Однако вода в озерках и лужах не нагревалась, поэтому ноги путников замерзли, а головы раскалились.

– Ну и климат! – сердито бурчал испанец. – Полагаю, этим людям также не разрешено жить в другом месте… Или разрешено?

Чабча Пуси ответил, обведя округу широким жестом:

– Подобно тому, как Бог создал растения и животных, наделив каждое из них особыми свойствами, предназначением и местом на земле, так и Инка определяет людям ту работу, которую они должны выполнять, и то место, где они должны этим заниматься. Такой порядок установил наш отец Солнце, и мы должны ему следовать.

– Я часто себя спрашиваю, говоришь ли ты всерьез или разыгрываешь меня, – сказал Молина в явной растерянности. – Я тебя считаю умным человеком, однако в том, что касается Инки, твой рассудок дает сбой. Как ты можешь соглашаться с тем, что человек, который является сыном другого человека, одновременно оказывается богом?

– Плохо же тебе придется в Куско, если ты этого не примешь. Отрицание божественности Уаскара равносильно отрицанию твоей возможной божественности. Поразмысли об этом получше, потому что у меня создается впечатление, что каждый наш шаг в сторону столицы может приближать тебя к смерти.
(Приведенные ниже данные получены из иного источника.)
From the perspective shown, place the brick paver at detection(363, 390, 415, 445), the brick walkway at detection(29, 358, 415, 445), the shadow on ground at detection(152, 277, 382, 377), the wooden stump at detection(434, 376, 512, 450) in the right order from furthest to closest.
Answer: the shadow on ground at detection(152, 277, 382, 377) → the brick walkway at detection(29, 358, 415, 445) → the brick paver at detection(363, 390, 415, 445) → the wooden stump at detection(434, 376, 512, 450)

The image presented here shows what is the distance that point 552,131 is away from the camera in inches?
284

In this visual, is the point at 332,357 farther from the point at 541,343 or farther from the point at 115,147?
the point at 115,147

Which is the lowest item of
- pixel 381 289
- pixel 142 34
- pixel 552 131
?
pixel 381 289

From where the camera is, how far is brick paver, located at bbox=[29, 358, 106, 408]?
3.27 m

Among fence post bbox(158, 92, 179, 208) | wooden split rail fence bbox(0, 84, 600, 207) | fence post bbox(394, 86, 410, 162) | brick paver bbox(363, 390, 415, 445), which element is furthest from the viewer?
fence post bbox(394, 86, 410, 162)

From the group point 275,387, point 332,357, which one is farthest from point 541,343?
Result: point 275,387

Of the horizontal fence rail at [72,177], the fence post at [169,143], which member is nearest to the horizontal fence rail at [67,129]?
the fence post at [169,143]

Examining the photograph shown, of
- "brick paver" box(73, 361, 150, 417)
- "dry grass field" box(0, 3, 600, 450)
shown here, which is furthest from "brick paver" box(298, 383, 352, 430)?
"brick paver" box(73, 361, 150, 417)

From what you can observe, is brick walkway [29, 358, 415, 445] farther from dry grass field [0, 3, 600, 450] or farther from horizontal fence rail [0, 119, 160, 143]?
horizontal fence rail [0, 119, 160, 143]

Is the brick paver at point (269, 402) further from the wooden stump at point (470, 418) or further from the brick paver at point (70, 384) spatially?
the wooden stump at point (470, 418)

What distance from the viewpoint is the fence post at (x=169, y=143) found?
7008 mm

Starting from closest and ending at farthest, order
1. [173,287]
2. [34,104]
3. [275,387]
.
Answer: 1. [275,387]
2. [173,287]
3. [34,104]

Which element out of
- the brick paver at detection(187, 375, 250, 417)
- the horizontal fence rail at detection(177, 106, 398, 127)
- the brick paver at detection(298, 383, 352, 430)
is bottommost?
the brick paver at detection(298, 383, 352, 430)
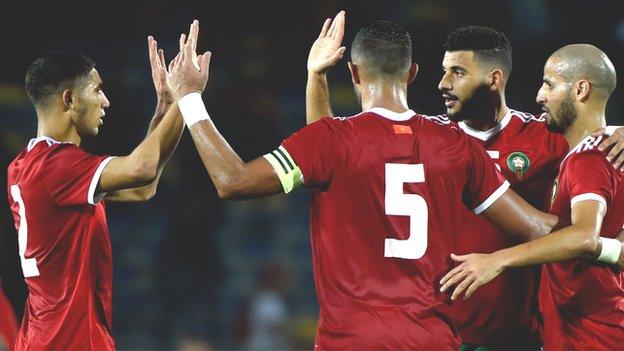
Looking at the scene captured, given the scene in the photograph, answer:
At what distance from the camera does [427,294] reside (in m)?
4.59

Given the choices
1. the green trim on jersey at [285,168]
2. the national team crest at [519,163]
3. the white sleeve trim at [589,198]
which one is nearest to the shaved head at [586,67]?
the national team crest at [519,163]

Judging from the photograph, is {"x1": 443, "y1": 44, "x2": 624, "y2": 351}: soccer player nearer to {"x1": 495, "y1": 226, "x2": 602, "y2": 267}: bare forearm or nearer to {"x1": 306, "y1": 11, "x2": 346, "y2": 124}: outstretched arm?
{"x1": 495, "y1": 226, "x2": 602, "y2": 267}: bare forearm

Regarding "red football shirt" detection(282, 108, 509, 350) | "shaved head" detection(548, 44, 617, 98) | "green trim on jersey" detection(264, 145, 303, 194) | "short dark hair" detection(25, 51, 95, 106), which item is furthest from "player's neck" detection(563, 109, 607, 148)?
"short dark hair" detection(25, 51, 95, 106)

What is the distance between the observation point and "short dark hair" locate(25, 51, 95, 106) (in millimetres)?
5344

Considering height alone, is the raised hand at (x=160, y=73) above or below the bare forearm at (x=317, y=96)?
above

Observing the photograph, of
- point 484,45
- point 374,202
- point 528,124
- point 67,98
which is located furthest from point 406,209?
point 67,98

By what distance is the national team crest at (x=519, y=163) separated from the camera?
5.58 meters

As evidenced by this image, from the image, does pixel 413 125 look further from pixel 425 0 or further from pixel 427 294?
pixel 425 0

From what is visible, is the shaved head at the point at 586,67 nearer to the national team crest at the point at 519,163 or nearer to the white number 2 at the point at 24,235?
the national team crest at the point at 519,163

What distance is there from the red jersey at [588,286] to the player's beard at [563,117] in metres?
0.28

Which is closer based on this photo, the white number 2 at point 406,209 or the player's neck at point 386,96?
the white number 2 at point 406,209

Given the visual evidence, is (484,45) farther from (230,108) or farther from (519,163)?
(230,108)

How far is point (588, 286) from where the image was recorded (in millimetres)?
5066

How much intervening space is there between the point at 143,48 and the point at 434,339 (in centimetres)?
941
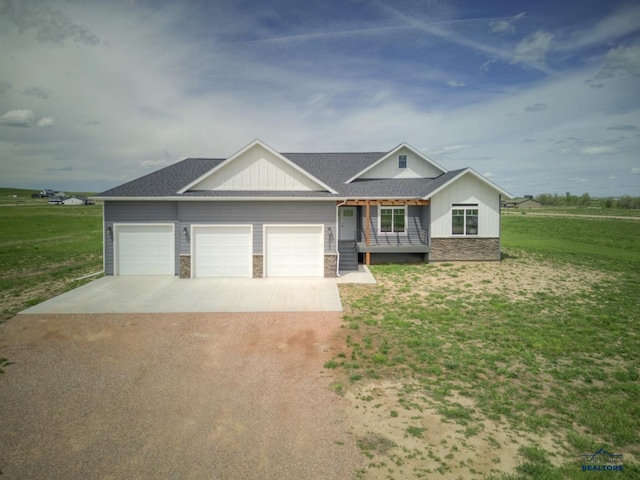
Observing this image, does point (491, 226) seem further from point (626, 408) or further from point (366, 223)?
point (626, 408)

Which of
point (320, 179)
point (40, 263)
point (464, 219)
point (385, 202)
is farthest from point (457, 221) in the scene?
point (40, 263)

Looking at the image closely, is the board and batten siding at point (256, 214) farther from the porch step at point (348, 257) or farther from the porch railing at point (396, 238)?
the porch railing at point (396, 238)

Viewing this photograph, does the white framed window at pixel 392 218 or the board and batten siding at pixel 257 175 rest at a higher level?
the board and batten siding at pixel 257 175

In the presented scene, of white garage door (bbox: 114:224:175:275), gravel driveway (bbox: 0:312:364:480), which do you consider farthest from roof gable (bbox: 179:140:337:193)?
gravel driveway (bbox: 0:312:364:480)

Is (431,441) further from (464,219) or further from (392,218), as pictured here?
(464,219)

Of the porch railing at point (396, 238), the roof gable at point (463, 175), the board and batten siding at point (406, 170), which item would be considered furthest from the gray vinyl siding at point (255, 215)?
the board and batten siding at point (406, 170)

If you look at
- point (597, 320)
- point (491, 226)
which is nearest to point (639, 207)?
point (491, 226)

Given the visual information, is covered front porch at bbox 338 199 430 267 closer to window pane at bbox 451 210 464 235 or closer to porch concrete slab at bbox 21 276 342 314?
window pane at bbox 451 210 464 235
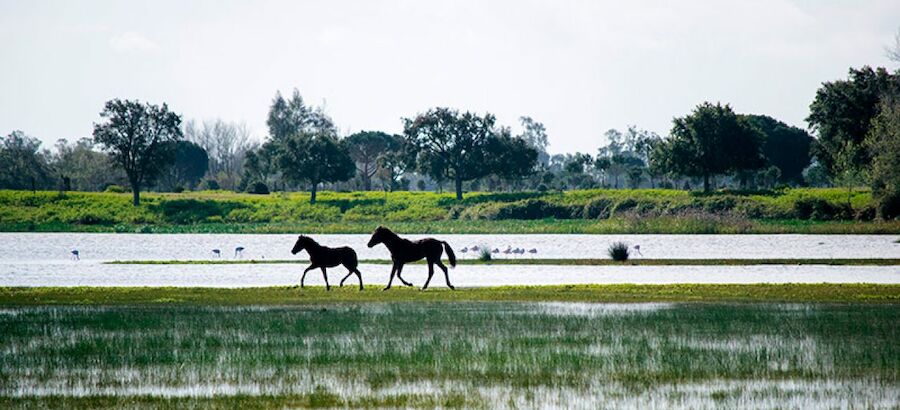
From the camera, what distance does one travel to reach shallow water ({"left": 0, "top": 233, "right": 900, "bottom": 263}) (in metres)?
61.4

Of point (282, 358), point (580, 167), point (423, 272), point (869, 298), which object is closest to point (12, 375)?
point (282, 358)

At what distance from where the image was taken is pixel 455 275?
46.0 meters

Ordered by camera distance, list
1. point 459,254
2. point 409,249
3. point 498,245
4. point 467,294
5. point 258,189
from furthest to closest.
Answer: point 258,189 < point 498,245 < point 459,254 < point 409,249 < point 467,294

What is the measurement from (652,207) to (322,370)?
273ft

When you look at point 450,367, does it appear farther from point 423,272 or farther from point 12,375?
point 423,272

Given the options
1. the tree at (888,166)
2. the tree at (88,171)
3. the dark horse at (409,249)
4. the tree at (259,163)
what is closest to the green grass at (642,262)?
the dark horse at (409,249)

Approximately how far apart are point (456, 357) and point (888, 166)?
199ft

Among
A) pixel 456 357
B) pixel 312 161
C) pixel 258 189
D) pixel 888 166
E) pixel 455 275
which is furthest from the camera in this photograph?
pixel 258 189

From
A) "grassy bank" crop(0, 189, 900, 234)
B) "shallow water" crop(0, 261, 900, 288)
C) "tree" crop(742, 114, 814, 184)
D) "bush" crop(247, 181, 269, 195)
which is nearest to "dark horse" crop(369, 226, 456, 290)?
"shallow water" crop(0, 261, 900, 288)

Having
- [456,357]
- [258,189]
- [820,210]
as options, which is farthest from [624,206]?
[456,357]

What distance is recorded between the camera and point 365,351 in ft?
72.7

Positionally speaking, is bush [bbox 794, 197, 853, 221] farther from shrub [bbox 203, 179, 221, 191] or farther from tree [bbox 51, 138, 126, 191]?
tree [bbox 51, 138, 126, 191]

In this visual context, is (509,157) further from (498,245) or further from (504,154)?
(498,245)

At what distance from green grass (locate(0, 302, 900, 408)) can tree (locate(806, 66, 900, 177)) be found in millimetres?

Курака был прав, Молина это знал и задумался над тем, как же все-таки он поступит, когда в конце концов окажется перед Уаскаром и будет вынужден поклониться тому как богу, ведь он как-то не принял в расчет возможность существования «королей-богов», когда принимал решение сойти на берег в мирной, казалось бы, стране, которая встретила его с распростертыми объятиями.

«Ты будешь моим Посланником… – на прощание сказал ему Писарро. – Будешь представлять меня, а, значит, императора, и, когда я вернусь – а я вернусь! – будешь служить посредником между мной и этими людьми…»

 

Однако то были слова и иллюзии Писарро, а не его, Алонсо де Молины, ведь он-то никогда не стремился действовать в качестве посланника, служить посредником между возможным Завоевателем и завоеванным народом, и уж тем более не хотел считаться реинкарнацией Виракочи. Его всегда грели мечты совсем иного рода, намного более тесно связанные с мечтами мальчишки, который там, в Убеде, грезил о том, чтобы превзойти отважного Марко Поло, о похождениях которого слепой дед рассказывал ему по памяти.

Приключения, описанные Марко Поло, в каком-то смысле озарили темноту, в которую в последние годы жизни погрузился дед – ломбардский архитектор, осевший вначале в Толедо, а потом в Севилье, – а спустя годы заставили гореть огнем глаза беспокойной Беатрис де Агирре, которая пыталась заполнить чтением пустоту долгих часов плавания.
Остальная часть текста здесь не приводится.